To begin with this particular recipe, we have to first prepare a few ingredients. You can cook mike's creamy stacked seafood chowder using 36 ingredients and 12 steps. Here is how you cook it.
The ingredients needed to make Mike's Creamy Stacked Seafood Chowder:
Prepare ● For The Seafood [all equal parts - rinsed & rough chopped]
Take [my students used a cup a piece]
Make ready to taste Fresh Monk Fish [not shown in photos]
Get 1/4 Cup Fresh Parsley Leaves [chopped + reserves for garnish]

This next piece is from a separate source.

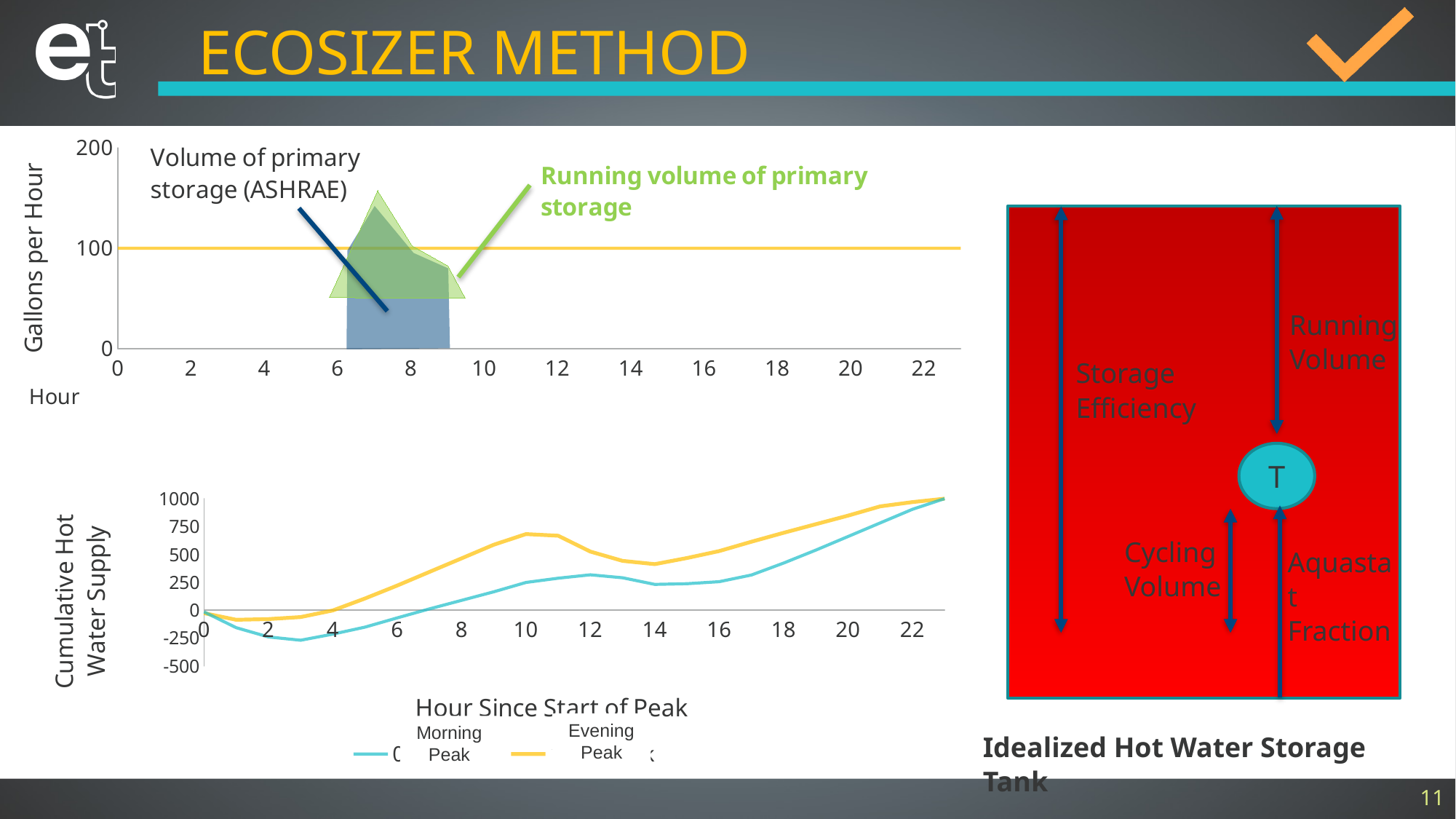
In the top chart (Gallons per Hour), is the peak of the green 'Running volume of primary storage' shape greater or less than 100? greater In the bottom chart (Cumulative Hot Water Supply), is the Evening Peak value at hour 10 greater or less than 500? greater In the bottom chart (Cumulative Hot Water Supply), which series is higher at hour 14, Morning Peak or Evening Peak? Evening Peak In the bottom chart (Cumulative Hot Water Supply), does the Evening Peak series rise or fall between hour 14 and hour 22? rise What is the x-axis title of the bottom chart (Cumulative Hot Water Supply)? Hour Since Start of Peak In the bottom chart (Cumulative Hot Water Supply), which series is higher at hour 10, Morning Peak or Evening Peak? Evening Peak In the bottom chart (Cumulative Hot Water Supply), is the Morning Peak value at hour 20 greater or less than 500? greater What are the two series named in the legend of the bottom chart (Cumulative Hot Water Supply)? Morning Peak and Evening Peak In the top chart (Gallons per Hour), at what value does the horizontal yellow line sit on the y axis? 100 How many series does the legend of the bottom chart (Cumulative Hot Water Supply) list? 2 What kind of chart is the bottom chart (Cumulative Hot Water Supply)? line chart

Prepare 1 (8.75 oz) Sweet Corn [drained]
Prepare 2 tbsp Salted Butter
Make ready ● For The Vegetables & Seafood Stock
Get 1/2 Cup Quality White Wine
Prepare 14.5 oz Seafood Stock [enough to cover vegetables]
Take 2 Cloves Fresh Garlic [chopped]
Prepare 1/2 Cup Sliced Carrots
Make ready 1/2 Cup Celery With Leaves
Make ready 2 Diced Medium Potatoes
Get 1/2 Medium White Onion
Prepare 1/2 tsp Dried Thyme
Make ready 1 Dash Half & Half
Make ready 1/4 Cup Whole Milk
Take to taste Fresh Ground Black Pepper
Get ● For The Options/Sides
Make ready as needed Fresh Croutons
Take as needed Oyster Crackers
Take as needed Fried Chopped Bacon
Instructions to make Mike's Creamy Stacked Seafood Chowder:
Add everything in the Soup Base section in a large pot. Turn heat on low. Stir regularly.
Pull your fresh seafood from husks.
Reserve all husks and skins. Boil husks in water with onions for 20 minutes to make your seafood stock.
Strain broth.
Chop seafood into small cubes then refrigerate.
Chop everything in the Vegetable and Seafood Stock section and add them to broth and wine. Boil for 25 minutes.
Strain vegetables but reserve broth just in case it's needed for thinning soup base.
Add vegetables to the soup base and stir. Simmer on low for fifteen minutes. Stir constantly since this is one viscous soup. It will burn and stick to the bottom of your pot.
Add seafood and gently simmer for 10 minutes. Add additional stock if you want your soup a little thinner for dipping bread. Again, stir soup regularly.
All ingredients are now incorporated.
Add fresh thick cut chopoed crispy bacon to garnish if you'd like!
Serve with fresh bread for dipping or, croutons. Enjoy!
So that is going to wrap it up for this special food mike's creamy stacked seafood chowder recipe. Thank you very much for reading. I am sure you will make this at home. There is gonna be interesting food in home recipes coming up. Don’t forget to bookmark this page in your browser, and share it to your family, colleague and friends. Thanks again for reading. Go on get cooking!